[TASK GOAL]: Look through the material below. Return exactly the lines from the one with "Q: Fraction of annotators marking 'resting'?" through the one with "A: Sequence-level.", both included.

[LISTED ENTRIES]:
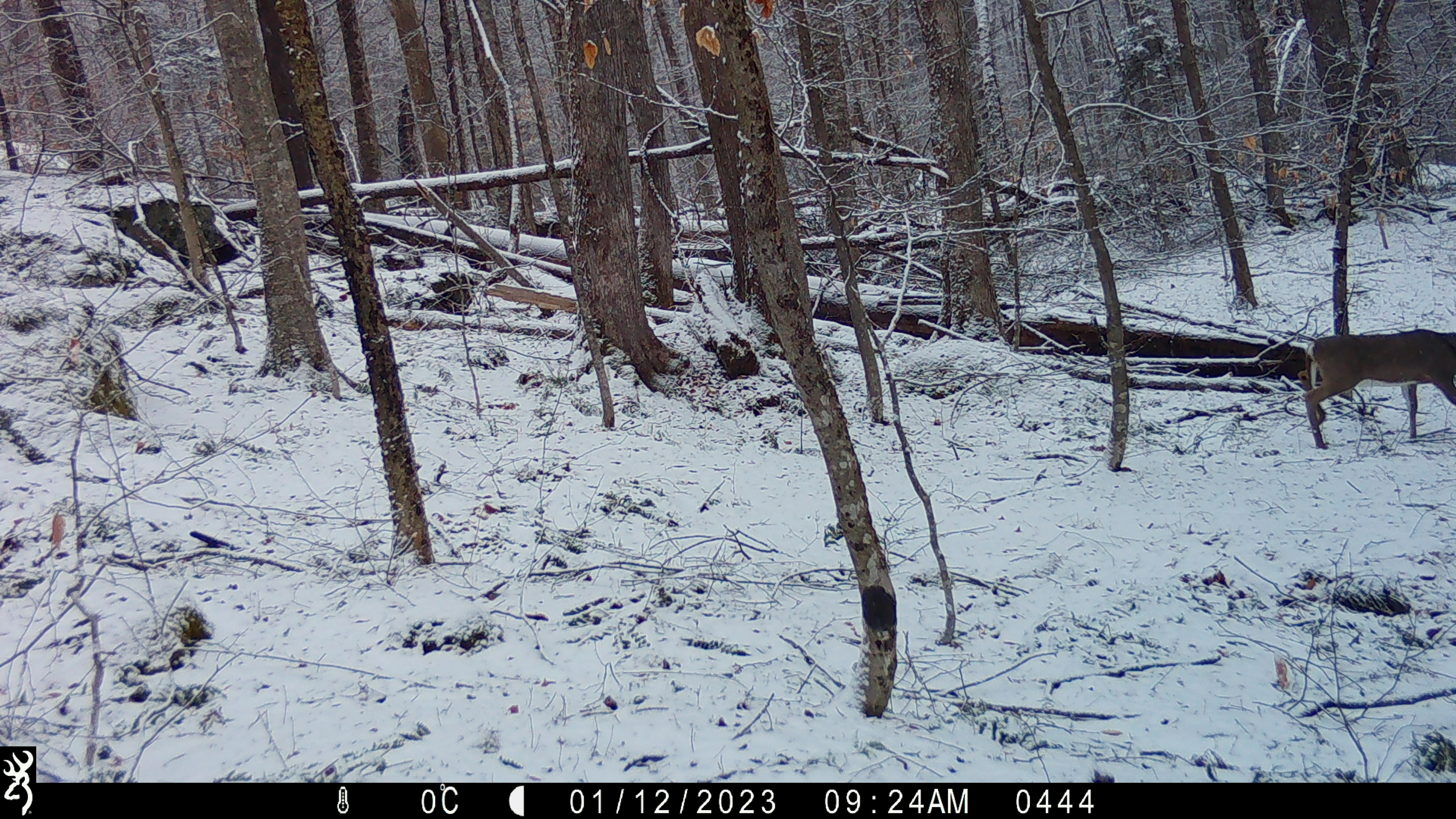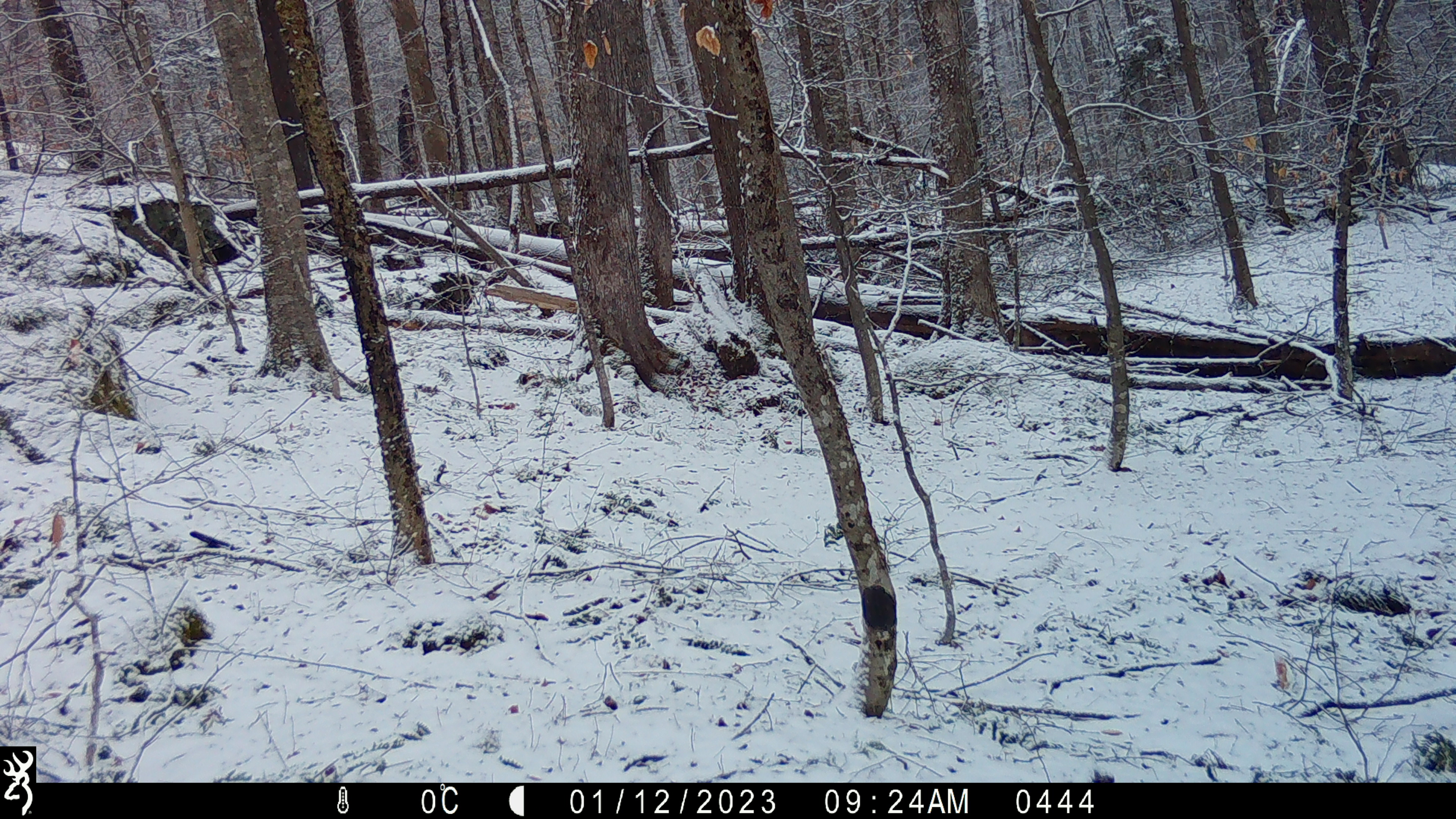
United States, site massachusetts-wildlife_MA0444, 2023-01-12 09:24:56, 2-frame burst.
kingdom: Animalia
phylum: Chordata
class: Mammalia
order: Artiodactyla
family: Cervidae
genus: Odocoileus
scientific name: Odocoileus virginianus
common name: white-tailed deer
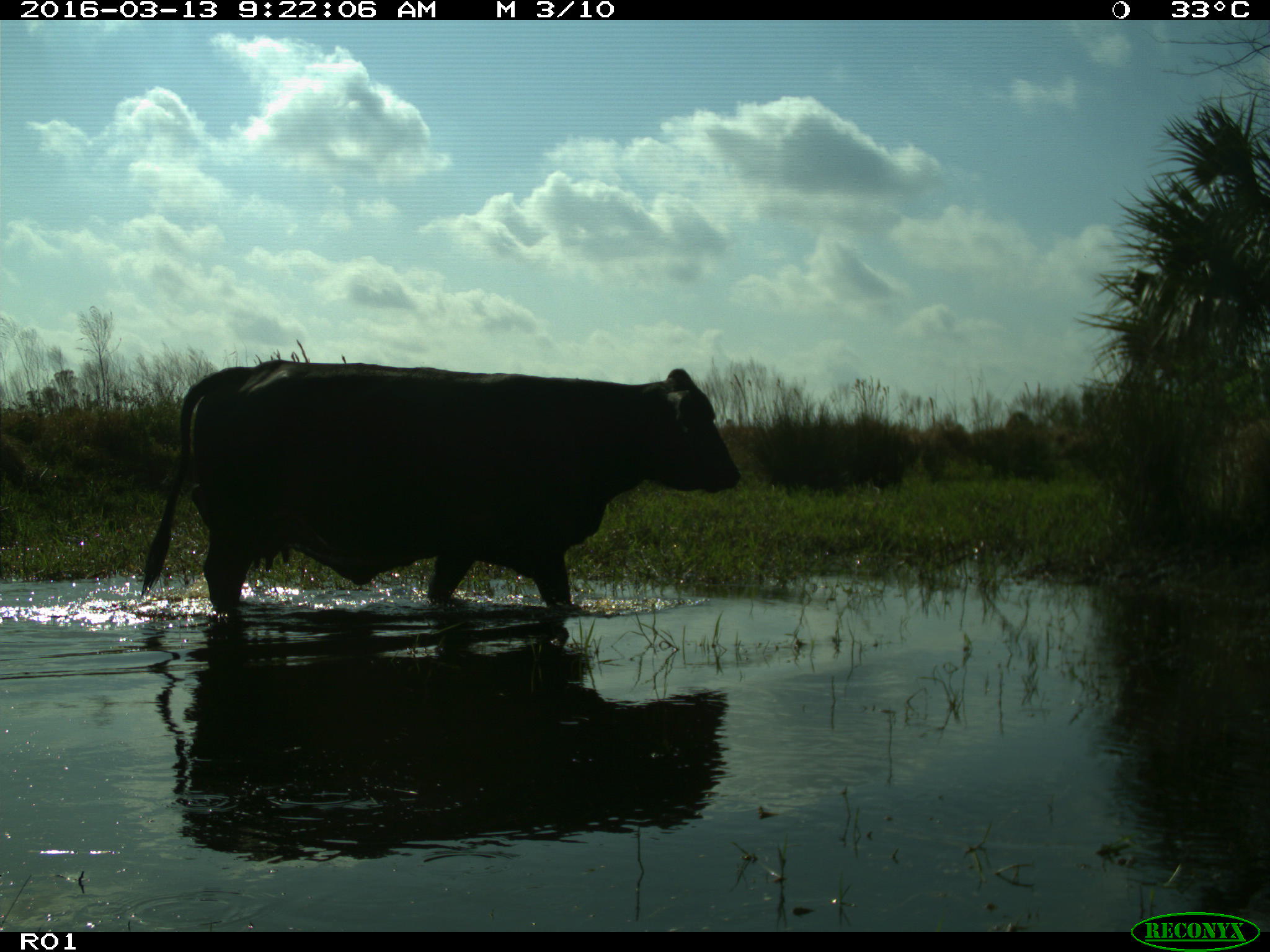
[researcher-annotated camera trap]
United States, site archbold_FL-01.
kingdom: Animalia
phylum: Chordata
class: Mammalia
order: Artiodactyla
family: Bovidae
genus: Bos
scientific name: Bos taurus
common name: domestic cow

--

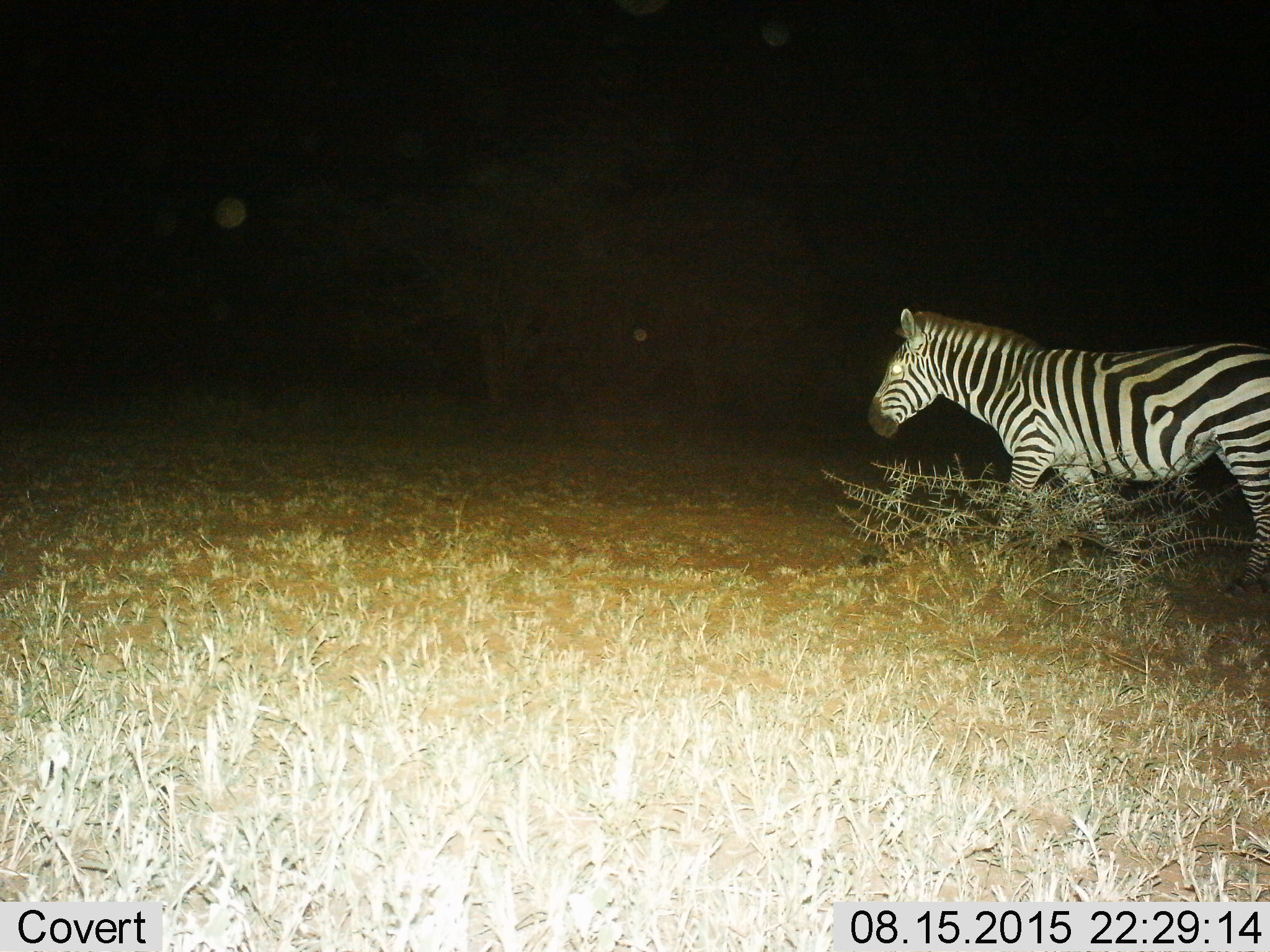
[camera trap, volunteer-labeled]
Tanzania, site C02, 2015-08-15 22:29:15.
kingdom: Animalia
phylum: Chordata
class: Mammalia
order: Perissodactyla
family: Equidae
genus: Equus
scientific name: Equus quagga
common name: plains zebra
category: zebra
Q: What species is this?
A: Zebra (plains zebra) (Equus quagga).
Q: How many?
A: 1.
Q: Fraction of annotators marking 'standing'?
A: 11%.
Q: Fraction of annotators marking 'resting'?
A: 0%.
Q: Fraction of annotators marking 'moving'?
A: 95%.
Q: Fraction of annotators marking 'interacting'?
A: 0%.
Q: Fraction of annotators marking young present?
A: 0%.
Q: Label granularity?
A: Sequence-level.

---

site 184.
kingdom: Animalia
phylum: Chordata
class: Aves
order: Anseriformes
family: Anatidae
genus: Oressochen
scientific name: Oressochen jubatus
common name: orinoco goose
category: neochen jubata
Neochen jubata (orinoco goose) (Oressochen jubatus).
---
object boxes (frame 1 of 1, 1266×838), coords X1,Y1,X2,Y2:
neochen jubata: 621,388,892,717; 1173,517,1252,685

[SOLUTION FOR THIS EXERCISE]:
Q: Fraction of annotators marking 'resting'?
A: 0%.
Q: Fraction of annotators marking 'moving'?
A: 95%.
Q: Fraction of annotators marking 'interacting'?
A: 0%.
Q: Fraction of annotators marking young present?
A: 0%.
Q: Label granularity?
A: Sequence-level.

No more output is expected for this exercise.